OBJECTIVE 1 →
Answer these questions about the article on Mexican coffee:
(a) How much coffee did Mexico produce in the 2018/2019 season, by the article's estimate?
(b) By what percentage is production expected to increase in the 2019/2020 harvest season?
(c) What is the Spanish name for leaf rust?

DOCUMENT SECTION →

__________________________________________________

This year, we went on our first origin trip to Mexico. We visited a number of farms, made some new friends and of course tasted some delicious coffees. Beyond that, we also learnt a great deal about the coffee scene there. Some of it absolutely shattered our hearts and we felt we had to share it with you. Here is the top 3 things you need to know about Mexican coffee.

1. Mexico is one of the biggest coffee producing countries.

With an estimated 240,000 metric tonnes of coffee produced in the 2018/2019 season, Mexico is one of the top ten largest coffee-producing countries in the world. This production is expected to increase by 12% - 25% in the upcoming 2019/2020 harvest season. Yet it is an underrepresented origin in many cafes in Singapore.

Finca Chanjul in Mexico
Finca Chanjul, Chiapas, Mexico


2. They are capable of producing exceptionally high quality coffee.

Plagued by the leaf rust (La Roya in Spanish) and coffee price crisis in early 2000's, their production declined dramatically along with quality. But thanks to continued government support and private sector investments, Mexican coffee production has rebounded and is on the rise.

As exemplified by their performance in the Cup of Excellence Auctions, they have consistently produced numerous 90+ scoring lots for the last few years. There is still a lot of untapped potential to be discovered.

__________________________________________________

OBJECTIVE 2 → List every line of the entries below that contains the word "tree".

__________________________________________________

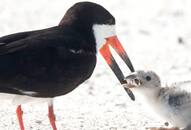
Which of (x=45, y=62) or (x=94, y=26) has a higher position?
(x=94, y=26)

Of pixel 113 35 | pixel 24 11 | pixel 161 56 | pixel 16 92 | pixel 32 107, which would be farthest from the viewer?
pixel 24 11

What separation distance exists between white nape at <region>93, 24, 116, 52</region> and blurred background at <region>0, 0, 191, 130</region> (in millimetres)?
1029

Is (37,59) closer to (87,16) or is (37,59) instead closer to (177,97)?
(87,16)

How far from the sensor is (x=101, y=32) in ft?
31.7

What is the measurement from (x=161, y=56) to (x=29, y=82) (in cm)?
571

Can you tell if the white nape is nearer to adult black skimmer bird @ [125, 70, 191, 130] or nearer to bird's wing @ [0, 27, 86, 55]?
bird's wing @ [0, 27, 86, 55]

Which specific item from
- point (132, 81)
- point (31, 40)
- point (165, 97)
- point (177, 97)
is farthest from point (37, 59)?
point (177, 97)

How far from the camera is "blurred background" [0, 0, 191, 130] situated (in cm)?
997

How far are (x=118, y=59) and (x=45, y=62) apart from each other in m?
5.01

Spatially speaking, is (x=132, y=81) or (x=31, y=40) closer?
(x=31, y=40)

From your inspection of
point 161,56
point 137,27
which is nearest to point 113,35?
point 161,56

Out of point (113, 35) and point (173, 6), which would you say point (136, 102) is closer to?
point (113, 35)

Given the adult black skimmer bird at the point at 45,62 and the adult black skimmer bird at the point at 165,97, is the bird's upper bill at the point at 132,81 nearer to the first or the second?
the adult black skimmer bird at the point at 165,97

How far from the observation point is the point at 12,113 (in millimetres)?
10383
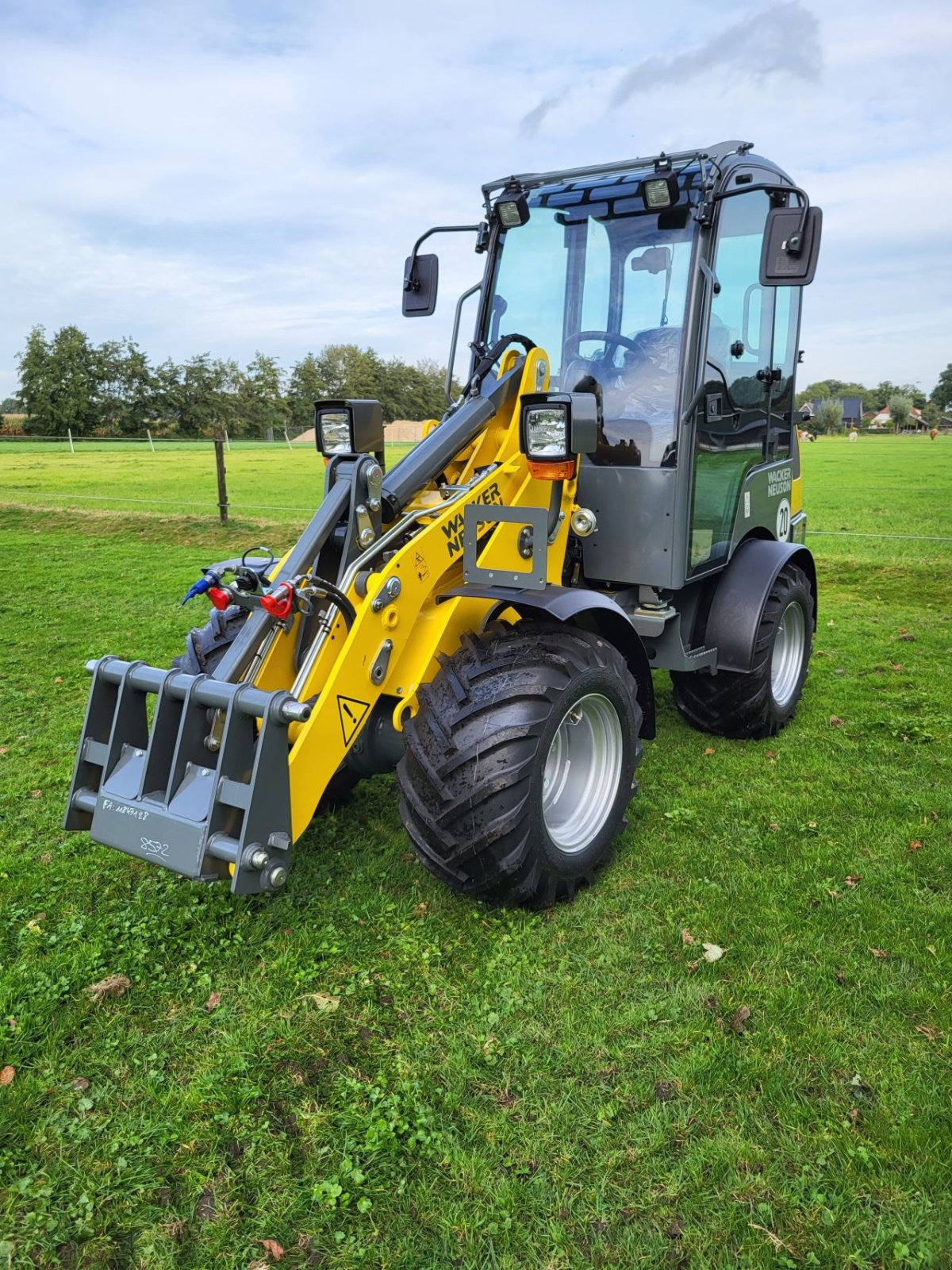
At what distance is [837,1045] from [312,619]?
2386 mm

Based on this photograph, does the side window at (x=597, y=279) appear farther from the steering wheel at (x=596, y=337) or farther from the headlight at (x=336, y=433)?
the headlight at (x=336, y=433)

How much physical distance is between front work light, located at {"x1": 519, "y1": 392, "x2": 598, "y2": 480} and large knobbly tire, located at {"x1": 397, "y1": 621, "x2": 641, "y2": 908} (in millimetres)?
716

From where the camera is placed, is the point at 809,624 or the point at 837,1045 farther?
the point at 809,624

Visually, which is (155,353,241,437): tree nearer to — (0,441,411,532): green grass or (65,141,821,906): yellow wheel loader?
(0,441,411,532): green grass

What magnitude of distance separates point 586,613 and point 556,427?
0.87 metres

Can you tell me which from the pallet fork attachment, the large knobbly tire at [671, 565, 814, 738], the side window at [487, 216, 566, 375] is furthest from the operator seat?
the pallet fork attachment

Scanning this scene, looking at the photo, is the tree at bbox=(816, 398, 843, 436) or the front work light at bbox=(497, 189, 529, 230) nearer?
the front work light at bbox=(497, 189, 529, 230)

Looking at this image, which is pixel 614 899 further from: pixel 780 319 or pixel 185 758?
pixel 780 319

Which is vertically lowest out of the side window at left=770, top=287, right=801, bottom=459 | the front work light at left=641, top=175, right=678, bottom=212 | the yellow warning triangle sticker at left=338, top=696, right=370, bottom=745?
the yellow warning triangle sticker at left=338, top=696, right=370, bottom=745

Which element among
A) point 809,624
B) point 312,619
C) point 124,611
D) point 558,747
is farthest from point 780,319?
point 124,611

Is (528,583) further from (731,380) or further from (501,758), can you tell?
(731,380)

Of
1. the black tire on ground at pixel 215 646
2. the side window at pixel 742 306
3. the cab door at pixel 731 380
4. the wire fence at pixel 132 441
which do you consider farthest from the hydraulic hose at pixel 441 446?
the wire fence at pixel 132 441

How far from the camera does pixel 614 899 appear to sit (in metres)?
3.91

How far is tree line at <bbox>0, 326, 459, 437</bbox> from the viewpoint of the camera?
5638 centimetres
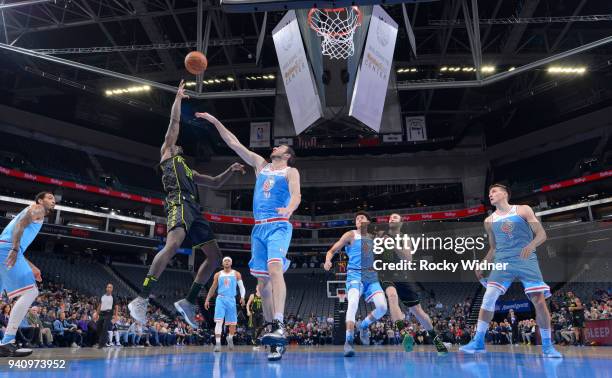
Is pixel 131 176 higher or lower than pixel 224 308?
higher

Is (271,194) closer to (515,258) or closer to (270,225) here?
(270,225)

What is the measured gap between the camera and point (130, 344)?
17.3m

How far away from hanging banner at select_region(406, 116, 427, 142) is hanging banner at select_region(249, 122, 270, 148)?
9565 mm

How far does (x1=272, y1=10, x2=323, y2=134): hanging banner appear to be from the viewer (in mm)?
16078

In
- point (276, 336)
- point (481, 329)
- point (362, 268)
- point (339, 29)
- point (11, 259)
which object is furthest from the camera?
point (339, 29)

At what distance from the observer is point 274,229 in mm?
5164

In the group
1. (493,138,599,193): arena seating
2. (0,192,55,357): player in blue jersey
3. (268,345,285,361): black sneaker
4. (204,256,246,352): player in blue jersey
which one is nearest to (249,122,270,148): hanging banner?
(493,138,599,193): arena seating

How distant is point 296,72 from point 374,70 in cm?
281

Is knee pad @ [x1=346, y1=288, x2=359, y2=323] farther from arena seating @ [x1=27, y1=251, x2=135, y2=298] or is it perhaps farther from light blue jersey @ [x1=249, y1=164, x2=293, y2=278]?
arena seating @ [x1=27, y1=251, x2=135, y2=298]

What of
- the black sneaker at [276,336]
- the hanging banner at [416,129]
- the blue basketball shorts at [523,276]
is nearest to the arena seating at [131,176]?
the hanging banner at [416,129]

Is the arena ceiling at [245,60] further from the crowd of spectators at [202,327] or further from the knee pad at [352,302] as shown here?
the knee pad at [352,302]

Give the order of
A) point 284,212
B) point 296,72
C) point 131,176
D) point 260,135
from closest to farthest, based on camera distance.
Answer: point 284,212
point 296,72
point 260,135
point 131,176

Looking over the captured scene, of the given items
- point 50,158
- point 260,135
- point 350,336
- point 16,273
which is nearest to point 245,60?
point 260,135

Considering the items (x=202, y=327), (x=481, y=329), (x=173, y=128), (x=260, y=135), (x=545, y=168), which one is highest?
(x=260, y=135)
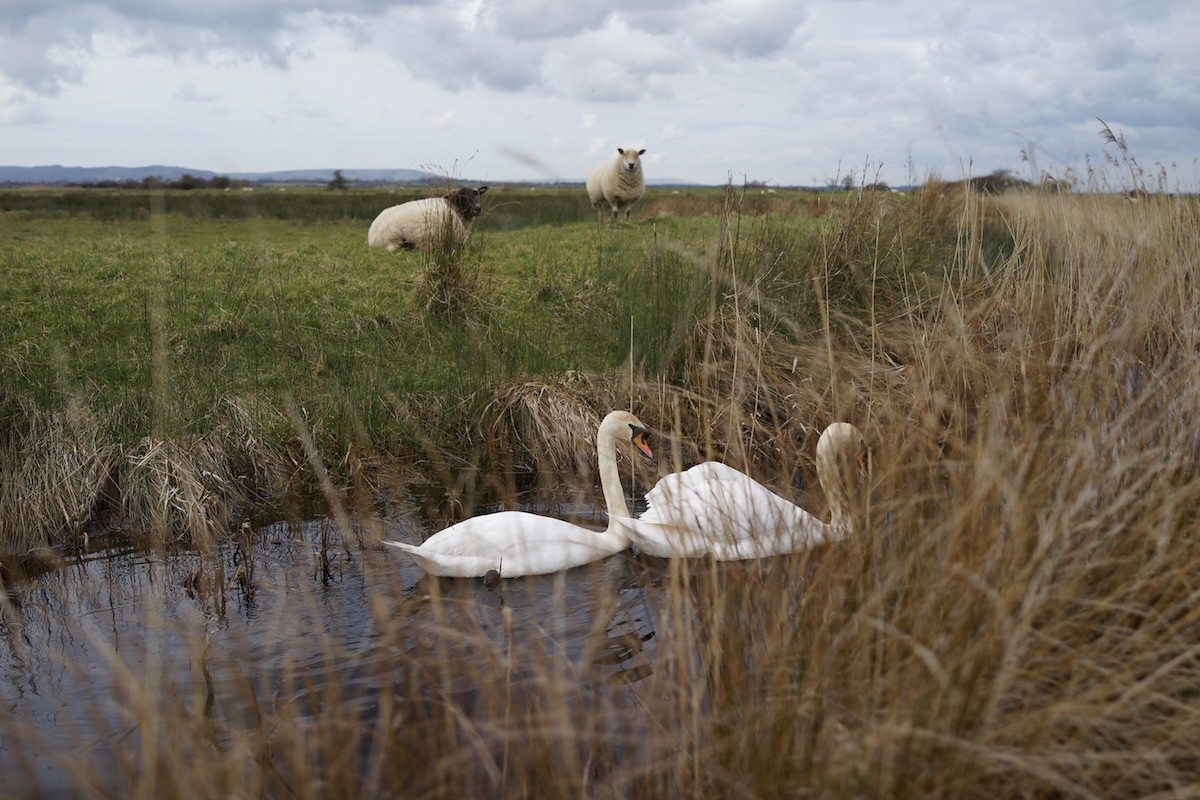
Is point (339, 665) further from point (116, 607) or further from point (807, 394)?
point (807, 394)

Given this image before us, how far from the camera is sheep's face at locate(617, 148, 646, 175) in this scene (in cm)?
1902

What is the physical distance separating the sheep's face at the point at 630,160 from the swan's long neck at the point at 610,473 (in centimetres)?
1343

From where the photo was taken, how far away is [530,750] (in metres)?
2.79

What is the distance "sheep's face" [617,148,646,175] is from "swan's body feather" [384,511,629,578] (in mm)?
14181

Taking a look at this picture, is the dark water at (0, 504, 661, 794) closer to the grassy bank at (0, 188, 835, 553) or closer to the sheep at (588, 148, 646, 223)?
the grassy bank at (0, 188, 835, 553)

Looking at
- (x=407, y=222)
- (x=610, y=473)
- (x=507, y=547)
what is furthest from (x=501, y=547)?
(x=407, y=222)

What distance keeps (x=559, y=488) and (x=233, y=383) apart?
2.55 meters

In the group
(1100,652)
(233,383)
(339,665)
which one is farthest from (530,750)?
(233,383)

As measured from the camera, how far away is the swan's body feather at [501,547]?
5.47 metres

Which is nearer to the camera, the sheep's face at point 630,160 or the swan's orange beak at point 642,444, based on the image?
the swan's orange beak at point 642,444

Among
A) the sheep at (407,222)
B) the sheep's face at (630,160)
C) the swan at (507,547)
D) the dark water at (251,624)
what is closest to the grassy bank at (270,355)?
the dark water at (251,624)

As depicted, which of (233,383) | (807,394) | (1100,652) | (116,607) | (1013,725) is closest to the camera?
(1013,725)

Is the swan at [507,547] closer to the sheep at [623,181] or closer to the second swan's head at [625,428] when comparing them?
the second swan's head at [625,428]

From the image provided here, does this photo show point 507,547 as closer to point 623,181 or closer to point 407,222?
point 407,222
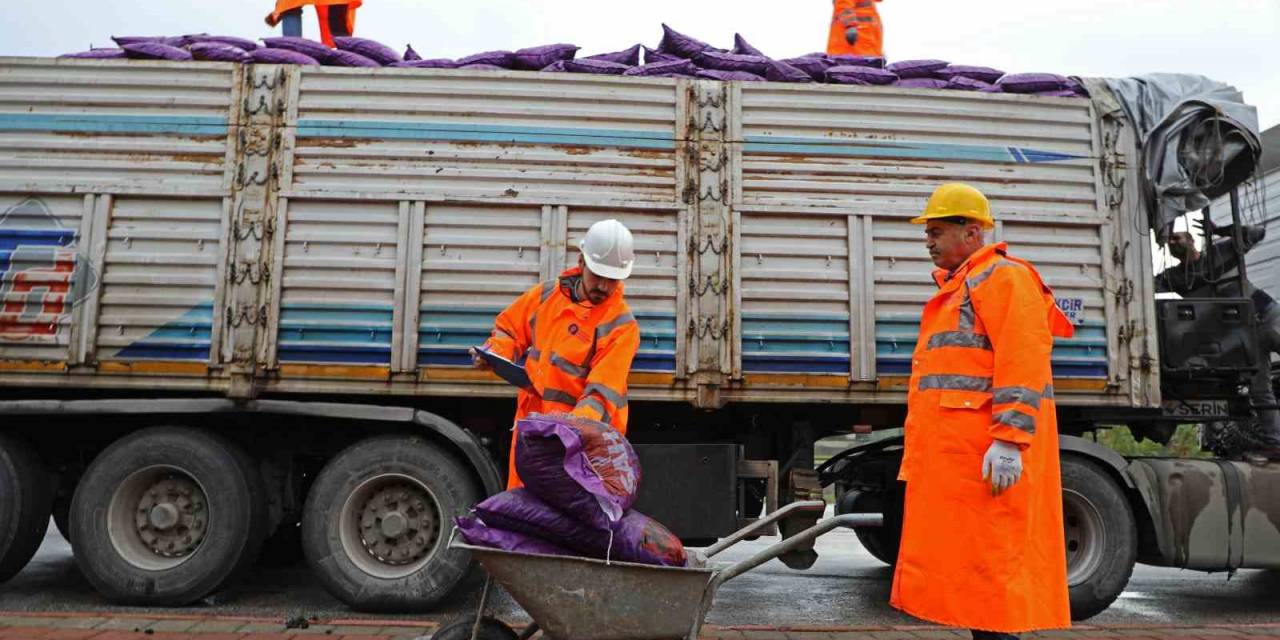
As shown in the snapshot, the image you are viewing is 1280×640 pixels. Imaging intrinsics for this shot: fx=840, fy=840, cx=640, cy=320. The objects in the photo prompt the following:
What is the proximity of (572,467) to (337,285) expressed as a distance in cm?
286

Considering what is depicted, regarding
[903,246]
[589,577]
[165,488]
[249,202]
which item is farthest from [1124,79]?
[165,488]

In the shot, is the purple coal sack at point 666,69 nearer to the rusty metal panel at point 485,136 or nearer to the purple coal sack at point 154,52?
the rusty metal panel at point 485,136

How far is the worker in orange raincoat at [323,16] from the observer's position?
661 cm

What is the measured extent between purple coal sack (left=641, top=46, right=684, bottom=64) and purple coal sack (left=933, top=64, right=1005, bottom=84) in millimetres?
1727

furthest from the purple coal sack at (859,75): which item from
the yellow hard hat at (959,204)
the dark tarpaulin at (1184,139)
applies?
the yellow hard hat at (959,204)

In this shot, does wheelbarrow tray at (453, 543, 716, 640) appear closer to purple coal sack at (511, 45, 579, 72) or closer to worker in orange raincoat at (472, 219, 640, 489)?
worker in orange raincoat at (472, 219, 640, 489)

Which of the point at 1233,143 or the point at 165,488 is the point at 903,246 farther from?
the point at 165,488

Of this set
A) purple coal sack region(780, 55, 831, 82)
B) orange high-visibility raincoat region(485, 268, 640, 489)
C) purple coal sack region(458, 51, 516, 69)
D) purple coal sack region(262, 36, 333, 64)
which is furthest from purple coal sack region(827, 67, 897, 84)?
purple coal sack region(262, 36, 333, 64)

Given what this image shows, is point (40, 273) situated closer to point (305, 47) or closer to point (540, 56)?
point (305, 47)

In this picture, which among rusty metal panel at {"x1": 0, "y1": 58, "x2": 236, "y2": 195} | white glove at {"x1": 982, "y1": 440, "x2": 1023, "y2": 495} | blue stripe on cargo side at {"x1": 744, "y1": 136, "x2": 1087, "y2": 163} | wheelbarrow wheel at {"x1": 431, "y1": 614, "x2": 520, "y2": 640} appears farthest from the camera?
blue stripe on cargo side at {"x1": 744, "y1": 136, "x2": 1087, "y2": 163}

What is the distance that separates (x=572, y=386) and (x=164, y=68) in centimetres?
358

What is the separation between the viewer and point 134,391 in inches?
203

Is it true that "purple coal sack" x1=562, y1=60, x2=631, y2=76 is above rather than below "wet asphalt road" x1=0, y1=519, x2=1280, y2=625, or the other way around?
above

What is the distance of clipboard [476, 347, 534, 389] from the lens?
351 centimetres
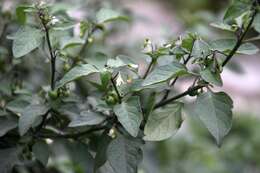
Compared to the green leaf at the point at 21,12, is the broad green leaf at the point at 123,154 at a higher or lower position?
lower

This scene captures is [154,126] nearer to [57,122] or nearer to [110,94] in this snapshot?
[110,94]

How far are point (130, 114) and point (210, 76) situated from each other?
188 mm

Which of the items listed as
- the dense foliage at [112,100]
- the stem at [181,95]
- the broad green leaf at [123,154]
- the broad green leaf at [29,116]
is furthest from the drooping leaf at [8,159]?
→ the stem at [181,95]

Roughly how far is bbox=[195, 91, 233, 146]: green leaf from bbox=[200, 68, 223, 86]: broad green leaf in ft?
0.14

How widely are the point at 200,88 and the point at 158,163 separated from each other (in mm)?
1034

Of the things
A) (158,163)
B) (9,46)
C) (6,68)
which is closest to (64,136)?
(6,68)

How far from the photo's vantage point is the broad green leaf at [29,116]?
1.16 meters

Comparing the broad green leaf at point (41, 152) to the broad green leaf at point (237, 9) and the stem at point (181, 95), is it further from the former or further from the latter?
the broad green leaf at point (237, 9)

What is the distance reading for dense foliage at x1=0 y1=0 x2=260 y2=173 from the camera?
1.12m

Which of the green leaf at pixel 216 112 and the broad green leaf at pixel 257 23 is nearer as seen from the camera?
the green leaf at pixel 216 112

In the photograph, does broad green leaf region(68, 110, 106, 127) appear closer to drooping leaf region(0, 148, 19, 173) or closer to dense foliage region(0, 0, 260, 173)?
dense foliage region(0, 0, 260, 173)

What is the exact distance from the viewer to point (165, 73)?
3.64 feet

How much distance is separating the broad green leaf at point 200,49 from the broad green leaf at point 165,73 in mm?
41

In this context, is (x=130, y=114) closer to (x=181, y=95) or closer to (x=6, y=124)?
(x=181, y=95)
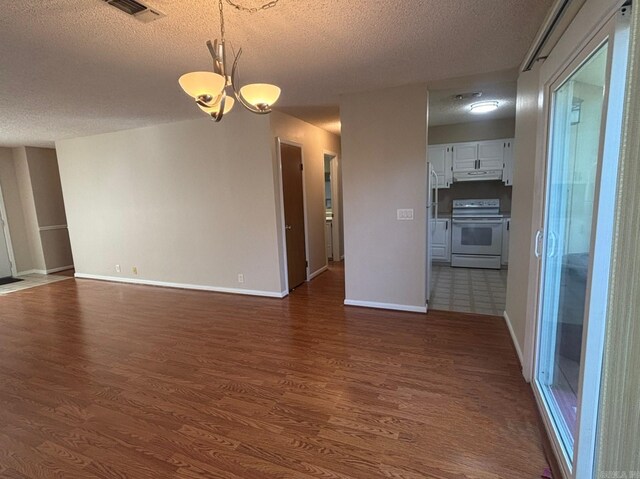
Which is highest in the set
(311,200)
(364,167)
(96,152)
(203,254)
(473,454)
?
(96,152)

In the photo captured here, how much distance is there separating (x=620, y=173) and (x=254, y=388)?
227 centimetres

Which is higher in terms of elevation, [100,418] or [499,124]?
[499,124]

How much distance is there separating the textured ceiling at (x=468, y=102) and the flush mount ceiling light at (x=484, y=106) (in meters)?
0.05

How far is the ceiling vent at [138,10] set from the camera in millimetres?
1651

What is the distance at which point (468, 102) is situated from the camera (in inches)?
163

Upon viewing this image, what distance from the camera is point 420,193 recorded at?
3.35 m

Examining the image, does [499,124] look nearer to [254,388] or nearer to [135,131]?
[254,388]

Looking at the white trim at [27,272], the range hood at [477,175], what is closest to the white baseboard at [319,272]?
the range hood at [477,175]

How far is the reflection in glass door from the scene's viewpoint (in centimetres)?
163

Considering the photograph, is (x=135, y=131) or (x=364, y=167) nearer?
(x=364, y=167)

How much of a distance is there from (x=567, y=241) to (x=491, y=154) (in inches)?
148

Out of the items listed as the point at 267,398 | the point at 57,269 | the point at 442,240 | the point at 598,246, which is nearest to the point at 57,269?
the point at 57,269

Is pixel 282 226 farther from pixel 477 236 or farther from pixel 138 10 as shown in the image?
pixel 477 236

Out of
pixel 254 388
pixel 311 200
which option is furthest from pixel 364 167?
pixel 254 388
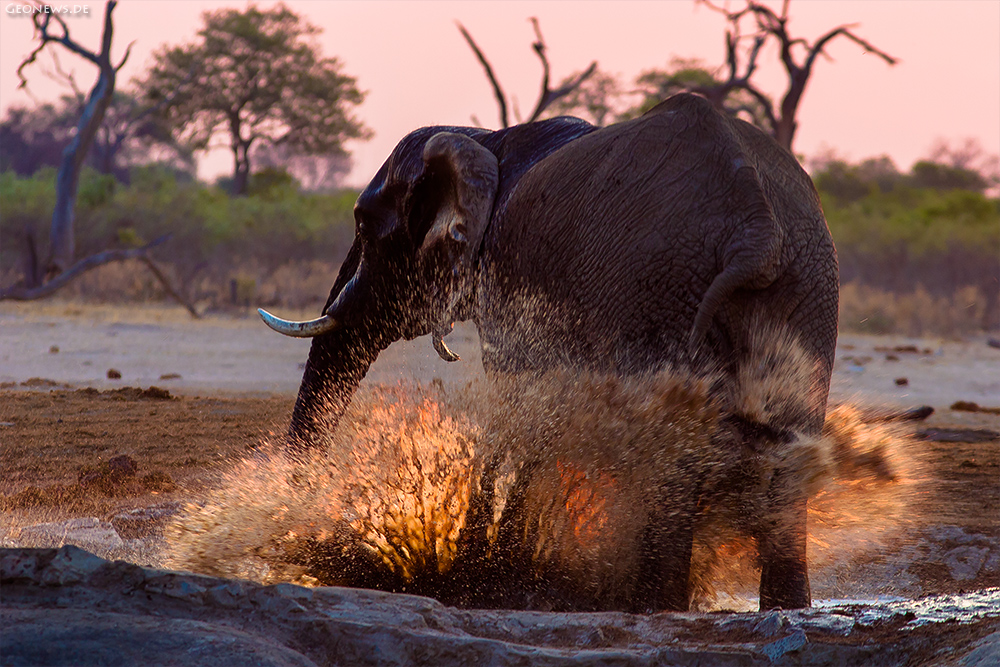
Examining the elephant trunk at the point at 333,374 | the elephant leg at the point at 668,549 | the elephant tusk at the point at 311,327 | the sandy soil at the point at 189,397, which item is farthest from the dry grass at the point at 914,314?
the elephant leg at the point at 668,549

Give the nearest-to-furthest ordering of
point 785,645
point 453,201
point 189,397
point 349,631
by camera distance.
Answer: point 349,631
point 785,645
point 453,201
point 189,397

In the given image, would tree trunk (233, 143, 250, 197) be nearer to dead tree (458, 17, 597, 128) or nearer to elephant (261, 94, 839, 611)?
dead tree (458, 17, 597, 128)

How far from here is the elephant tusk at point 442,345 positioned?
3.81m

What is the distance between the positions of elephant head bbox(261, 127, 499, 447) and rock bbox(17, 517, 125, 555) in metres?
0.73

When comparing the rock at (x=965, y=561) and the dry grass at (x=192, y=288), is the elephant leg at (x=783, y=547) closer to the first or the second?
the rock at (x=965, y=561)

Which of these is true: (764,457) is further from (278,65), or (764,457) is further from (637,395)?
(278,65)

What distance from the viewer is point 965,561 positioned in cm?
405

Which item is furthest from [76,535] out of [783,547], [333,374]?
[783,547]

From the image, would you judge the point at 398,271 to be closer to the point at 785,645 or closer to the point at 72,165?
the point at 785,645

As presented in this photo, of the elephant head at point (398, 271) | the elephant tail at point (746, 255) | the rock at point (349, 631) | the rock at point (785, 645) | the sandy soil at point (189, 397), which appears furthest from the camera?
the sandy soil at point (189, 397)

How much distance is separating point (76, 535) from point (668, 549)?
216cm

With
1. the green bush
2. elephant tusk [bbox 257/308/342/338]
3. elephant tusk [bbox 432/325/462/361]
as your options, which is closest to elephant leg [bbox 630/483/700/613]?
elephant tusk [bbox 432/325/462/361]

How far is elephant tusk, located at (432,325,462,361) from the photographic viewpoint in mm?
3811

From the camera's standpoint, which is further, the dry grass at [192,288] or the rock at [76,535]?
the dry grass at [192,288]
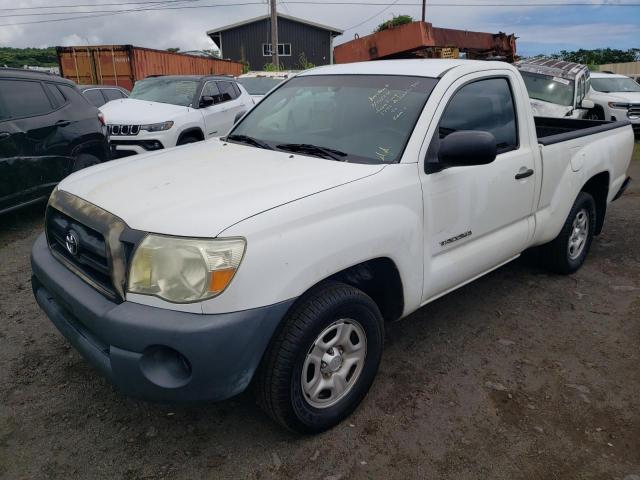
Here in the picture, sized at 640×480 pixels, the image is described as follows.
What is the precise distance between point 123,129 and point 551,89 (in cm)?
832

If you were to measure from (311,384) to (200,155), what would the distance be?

__________________________________________________

FINAL ANSWER 1 →
(a) An estimated 240,000 metric tonnes.
(b) By 12% - 25%.
(c) La Roya.

FINAL ANSWER 2 →
Visually, which is (155,353,241,437): tree nearer to — (0,441,411,532): green grass or (65,141,821,906): yellow wheel loader?
Scanning this scene, looking at the photo, is the tree at bbox=(816, 398, 843, 436) or the front work light at bbox=(497, 189, 529, 230) nearer?
How far is tree line at <bbox>0, 326, 459, 437</bbox> from the viewpoint of the camera?
In the given image, would tree trunk (233, 143, 250, 197) be nearer to dead tree (458, 17, 597, 128) or nearer to elephant (261, 94, 839, 611)?
dead tree (458, 17, 597, 128)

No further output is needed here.